EXERCISE INSTRUCTIONS: Please copy the listing from the line containing "How much physical" through the end, renaming each "elephant leg" as "elephant's leg" and changing nothing else. Leave the pictures out.

Raw records:
┌──

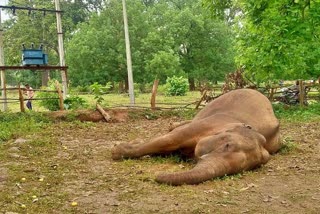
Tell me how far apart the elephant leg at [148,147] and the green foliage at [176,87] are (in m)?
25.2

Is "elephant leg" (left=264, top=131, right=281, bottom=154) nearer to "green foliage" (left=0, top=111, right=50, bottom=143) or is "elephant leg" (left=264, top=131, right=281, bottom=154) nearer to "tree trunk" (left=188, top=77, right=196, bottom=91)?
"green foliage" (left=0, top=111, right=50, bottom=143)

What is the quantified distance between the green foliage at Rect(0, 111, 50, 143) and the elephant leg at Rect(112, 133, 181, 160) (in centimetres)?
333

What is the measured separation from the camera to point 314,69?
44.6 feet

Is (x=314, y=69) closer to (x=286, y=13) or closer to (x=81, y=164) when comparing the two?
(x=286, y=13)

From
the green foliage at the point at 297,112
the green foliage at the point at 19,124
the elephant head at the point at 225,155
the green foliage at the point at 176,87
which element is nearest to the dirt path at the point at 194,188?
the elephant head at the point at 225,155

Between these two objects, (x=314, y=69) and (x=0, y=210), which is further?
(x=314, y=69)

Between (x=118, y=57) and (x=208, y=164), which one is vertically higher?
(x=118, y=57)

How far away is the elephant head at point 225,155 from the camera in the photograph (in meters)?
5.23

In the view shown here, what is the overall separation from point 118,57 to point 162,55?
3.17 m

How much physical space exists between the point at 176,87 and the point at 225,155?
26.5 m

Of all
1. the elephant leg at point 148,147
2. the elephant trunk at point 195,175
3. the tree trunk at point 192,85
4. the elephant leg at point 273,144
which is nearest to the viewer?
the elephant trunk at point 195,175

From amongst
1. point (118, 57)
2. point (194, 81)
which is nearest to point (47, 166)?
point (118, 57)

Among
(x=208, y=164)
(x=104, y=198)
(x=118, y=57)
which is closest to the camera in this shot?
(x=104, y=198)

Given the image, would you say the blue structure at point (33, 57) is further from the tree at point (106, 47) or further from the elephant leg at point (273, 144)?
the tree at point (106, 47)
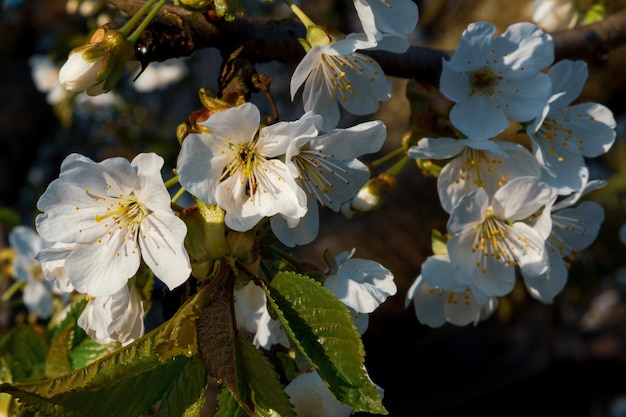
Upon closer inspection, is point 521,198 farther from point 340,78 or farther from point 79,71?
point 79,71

└──

OUTPUT:
How much physical space exists between the point at 176,87 and the point at 225,155?
26.5 m

Of all
1. the elephant's leg at point 148,147
2. the elephant trunk at point 195,175
3. the tree trunk at point 192,85
4. the elephant's leg at point 273,144
which is nearest to the viewer?
the elephant trunk at point 195,175

From amongst
1. point (118, 57)
2. point (194, 81)
which is nearest to point (47, 166)?
point (118, 57)

Among
(x=208, y=164)
(x=104, y=198)
(x=118, y=57)
which is closest to the camera in this shot?
(x=104, y=198)

Given the image, would you say the blue structure at point (33, 57) is further from the tree at point (106, 47) or further from the elephant's leg at point (273, 144)?
the tree at point (106, 47)
Upon closer inspection, is point 521,198 farther from point 340,78 or farther from point 79,71?
point 79,71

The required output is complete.